Welcome Swallow dispersed its heifers in September last year, after 22 years.
“We have known Chris Oswin for a long time, and we know he shares similar values to ours, in breeding cattle,” she said.
Auctioneer Michael Glasser had suggested the studs have a joint sale.
“We decided we would market out first draft of bulls for the autumn sale, and that would be our final sale, and then they bought the younger brothers to these we presented and they will sell them in Spring.”
Jeff Brindley, Lucybanks, Corryong, paid the top price of $8500, for lot one, 24 month-old Alpine Full House KO52 (Alpine Angus).
A 870 kilogram bull, with a 42 centimetre scrotal measurement, is a Largo Full House son out of Alpine Bernice. He recorded estimated breeding values (EBVs) of +48kg 200-day weight, +86kg at 400 days and +117 at 600 days. He has an eye muscle area (EMA) EBV of +5.5 sq cm, rib fat of -1.4mm and rump of -0.9mm.

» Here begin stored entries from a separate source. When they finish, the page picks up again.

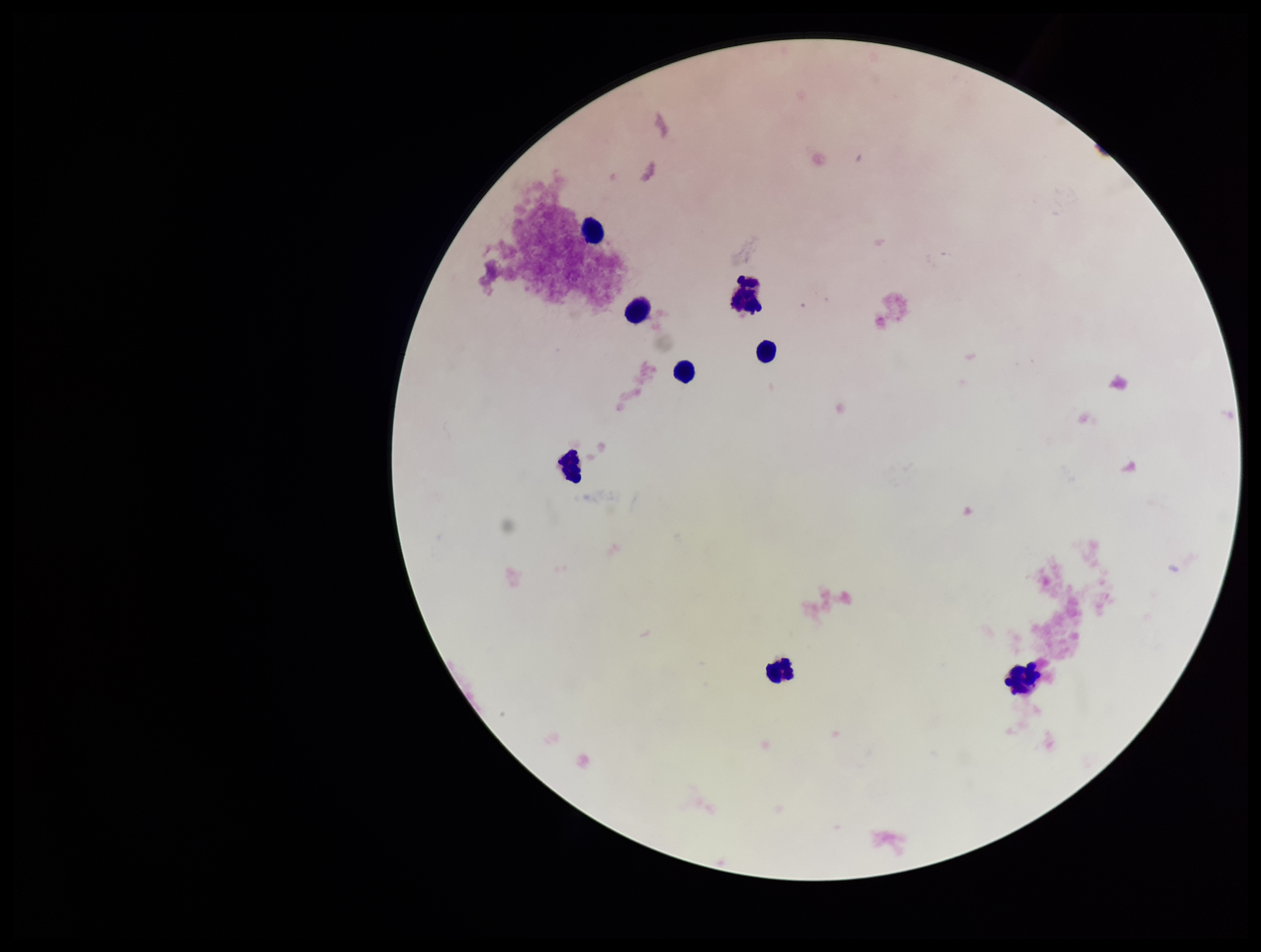

Parasite count: 0. Single field of view. Image is 1261×952 pixels. Leukocyte count: 8. Stained with Giemsa. Patient malaria status: negative. Plasmodium parasites: none detected. Preparation: thick blood smear. Photographed through the microscope eyepiece with a smartphone camera.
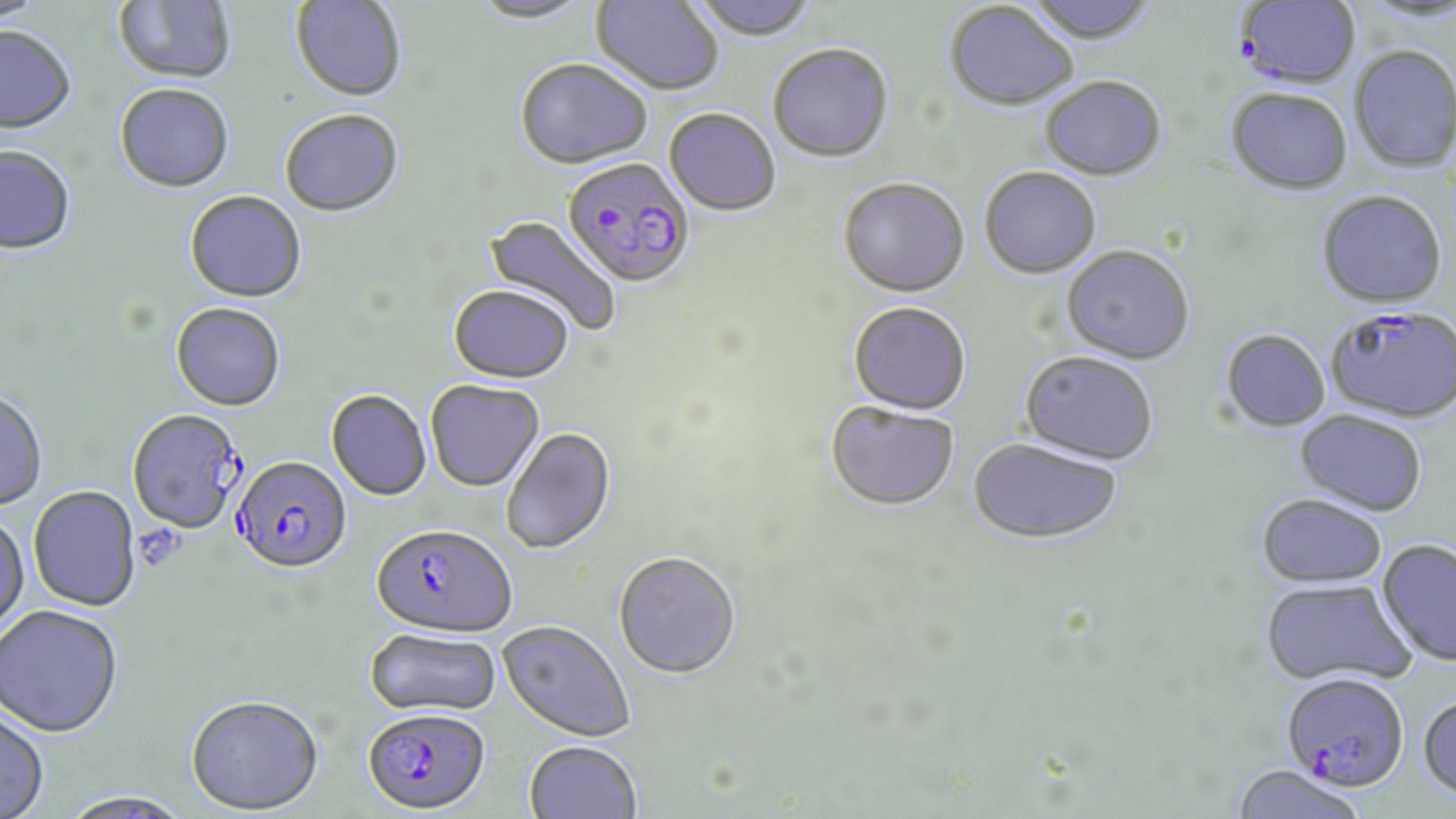

slide-level diagnosis = Plasmodium falciparum
field of view = one of a larger specimen
modality = light microscopy
magnification = 1000x
image size = 1456×819 pixels
Plasmodium falciparum-infected red blood cell locations = approximate bounding boxes as named x1/y1/x2/y2 corners in pixels: (x1=1234, y1=1, x2=1362, y2=92), (x1=562, y1=159, x2=695, y2=291), (x1=1326, y1=306, x2=1455, y2=424), (x1=127, y1=409, x2=245, y2=535), (x1=232, y1=455, x2=352, y2=574), (x1=372, y1=524, x2=517, y2=638), (x1=1280, y1=671, x2=1409, y2=791), (x1=362, y1=706, x2=491, y2=814)
uninfected red blood cell locations = approximate bounding boxes as named x1/y1/x2/y2 corners in pixels: (x1=0, y1=0, x2=47, y2=26), (x1=114, y1=0, x2=236, y2=86), (x1=291, y1=0, x2=407, y2=103), (x1=468, y1=0, x2=596, y2=26), (x1=590, y1=0, x2=724, y2=97), (x1=689, y1=0, x2=820, y2=42), (x1=1022, y1=0, x2=1159, y2=47), (x1=944, y1=3, x2=1078, y2=113), (x1=0, y1=28, x2=76, y2=137), (x1=768, y1=43, x2=894, y2=164), (x1=1349, y1=48, x2=1455, y2=173), (x1=515, y1=60, x2=653, y2=171), (x1=1040, y1=78, x2=1166, y2=183), (x1=115, y1=85, x2=234, y2=195), (x1=1226, y1=90, x2=1353, y2=198), (x1=664, y1=108, x2=781, y2=217), (x1=280, y1=110, x2=404, y2=219), (x1=0, y1=147, x2=76, y2=257), (x1=979, y1=168, x2=1101, y2=281), (x1=838, y1=179, x2=969, y2=300), (x1=1316, y1=191, x2=1447, y2=310), (x1=185, y1=192, x2=307, y2=304), (x1=482, y1=214, x2=622, y2=337), (x1=1061, y1=247, x2=1195, y2=366), (x1=449, y1=287, x2=574, y2=385), (x1=170, y1=303, x2=285, y2=412), (x1=847, y1=303, x2=971, y2=417), (x1=1219, y1=330, x2=1331, y2=433), (x1=1018, y1=352, x2=1158, y2=467), (x1=426, y1=380, x2=544, y2=492), (x1=0, y1=388, x2=48, y2=512), (x1=326, y1=390, x2=432, y2=501), (x1=825, y1=402, x2=959, y2=512), (x1=1294, y1=410, x2=1427, y2=516), (x1=501, y1=427, x2=616, y2=555), (x1=967, y1=439, x2=1124, y2=547), (x1=28, y1=486, x2=141, y2=612), (x1=1256, y1=493, x2=1388, y2=588), (x1=0, y1=513, x2=29, y2=637), (x1=1377, y1=538, x2=1456, y2=667), (x1=613, y1=551, x2=741, y2=679), (x1=1260, y1=578, x2=1416, y2=688), (x1=0, y1=605, x2=123, y2=737), (x1=498, y1=620, x2=635, y2=742), (x1=364, y1=626, x2=502, y2=717), (x1=1418, y1=692, x2=1456, y2=803), (x1=186, y1=693, x2=324, y2=814), (x1=0, y1=704, x2=50, y2=818), (x1=523, y1=740, x2=643, y2=819), (x1=1228, y1=765, x2=1371, y2=819), (x1=58, y1=791, x2=195, y2=819)
stain = May-Grünwald-Giemsa
preparation = thin blood smear
platelet locations = approximate bounding boxes as named x1/y1/x2/y2 corners in pixels: (x1=132, y1=522, x2=186, y2=573)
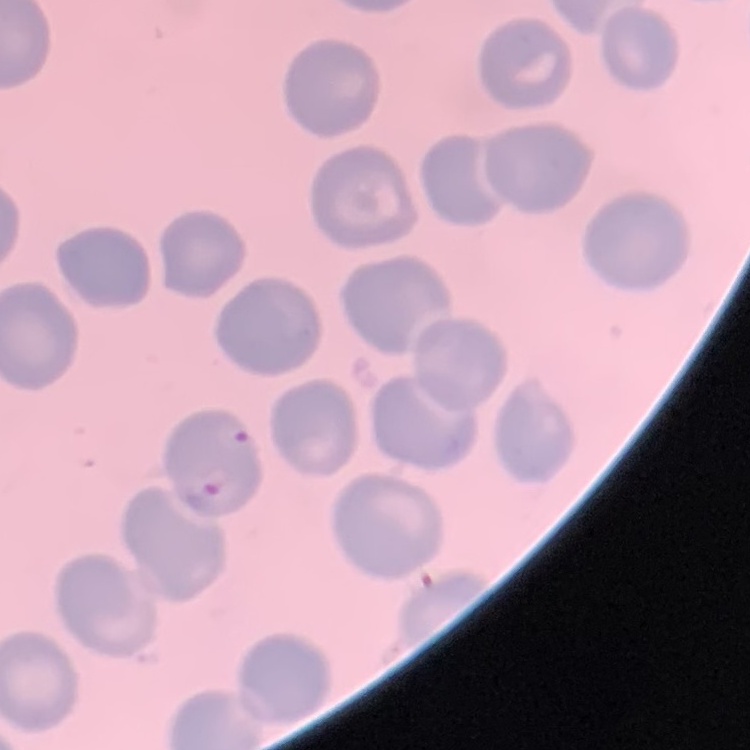
{
  "erythrocyte_morphology": "no rouleaux formation",
  "stain": "Field's or Giemsa",
  "image_type": "square crop of a larger photomicrograph",
  "preparation": "thin blood smear"
}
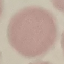

Result: no malaria parasites seen. Thin smear of blood. Automatically extracted cell patch, resized to 64 × 64 pixels. Giemsa-stained preparation. Acquired by smartphone through the microscope eyepiece.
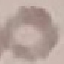

Result: no malaria parasites detected. Automatically extracted cell patch, resized to 64 × 64 pixels. Thin blood smear. Giemsa stain. Photographed with a smartphone camera at the microscope eyepiece.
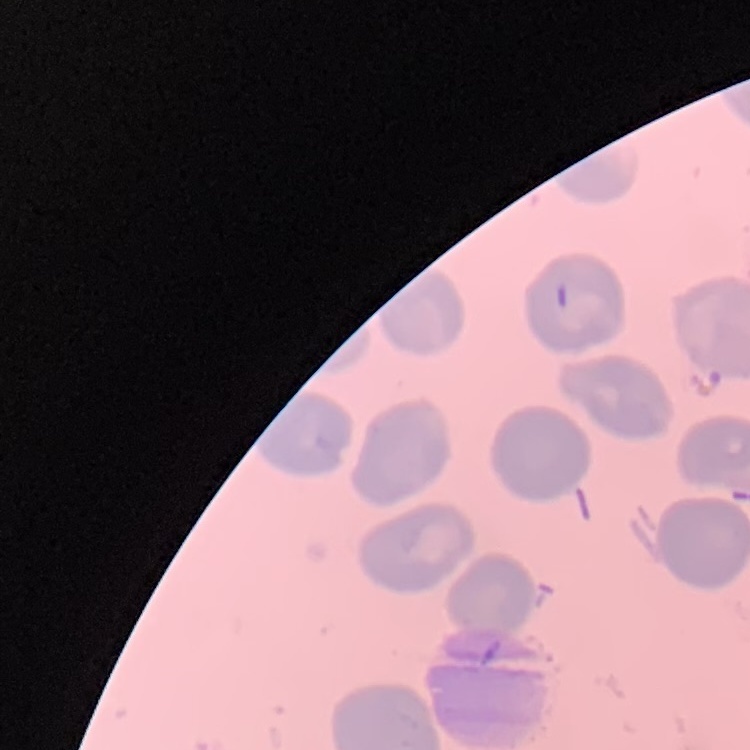
Summary:
  - Red blood cell morphology: no rouleaux formation
  - Preparation: thin blood smear
  - Image type: one tile cut from a larger photomicrograph
  - Stain: Field's or Giemsa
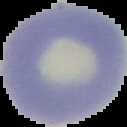
Summary:
  - Image type: segmented cell region with the area outside set to black
  - Image size: 127×127 pixels
  - Result: negative for Plasmodium parasites
  - Preparation: thin blood smear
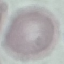

Summary:
  - Malaria status: uninfected
  - Image type: cell patch, automatically extracted from a larger field of view and resized to 64 × 64 pixels
  - Capture: smartphone camera at the microscope eyepiece
  - Stain: Giemsa
  - Preparation: thin smear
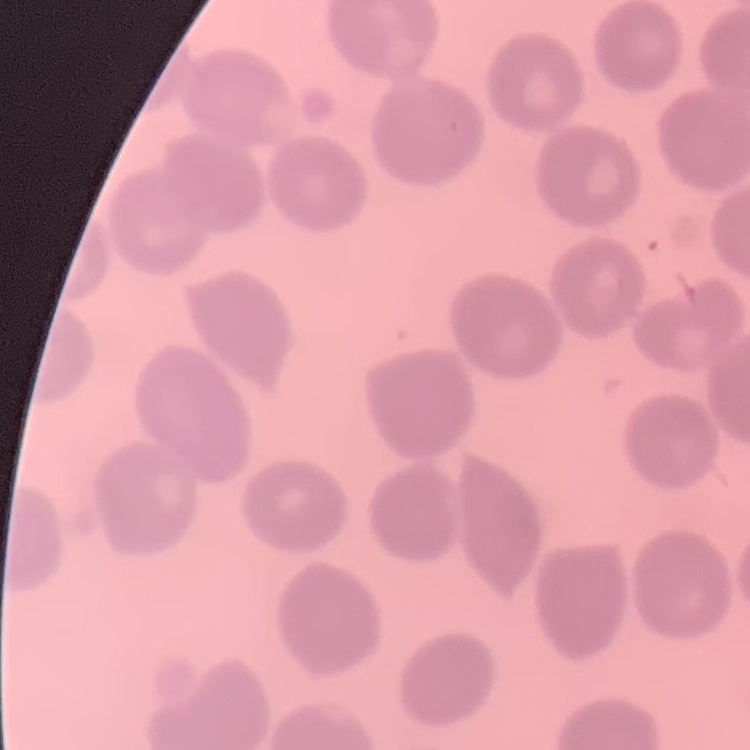

Summary:
  - Red blood cell morphology: no rouleaux formation
  - Image type: square crop of a larger photomicrograph
  - Preparation: thin peripheral smear
  - Stain: Field's or Giemsa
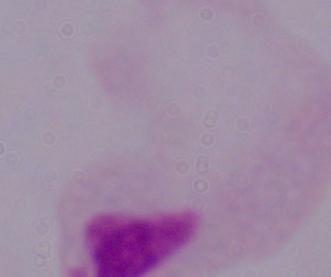
Summary:
  - Identification: trichomonad
  - Magnification: 1000x
  - Modality: photomicrograph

The bull was described as a “sound, good bodied, Full House son, with excellent structural assessment scores”. The sire had been producing low birthweight, quiet, sound cattle.
Mr Brindley said he already had calves on the ground from a Full House bull.
“We just want to put this one over some our better cows, we just want to lift the herd, that’s what we are doing,” Mr Brindley said.
He said calves from the Angus herd were sold into the weaner market,
“We are into the pure Alpine Angus now, there are only one or two that are not, we have had no trouble taking them up into that climate,” he said.
Other Alpine Angus bulls were knocked down for between $6000 and $8000.
Top sellers included Alpine Earnen K024, knocked down to Tom Groggin and Alpine Apache K160,which both went for $8000.
Vienna Investment Holdings,Tatong, was the biggest volume buyer, successfully bidding on five bulls, to a top of $4500.
KH&WR Ingram, Bonang paid $7500 for the Welcome Swallow sale topper, Welcome Swallow Apache K113.
The auction was conducted by Michael Glasser, GTSM, in conjunction with Elders, Paul and Scollard and Rodwells.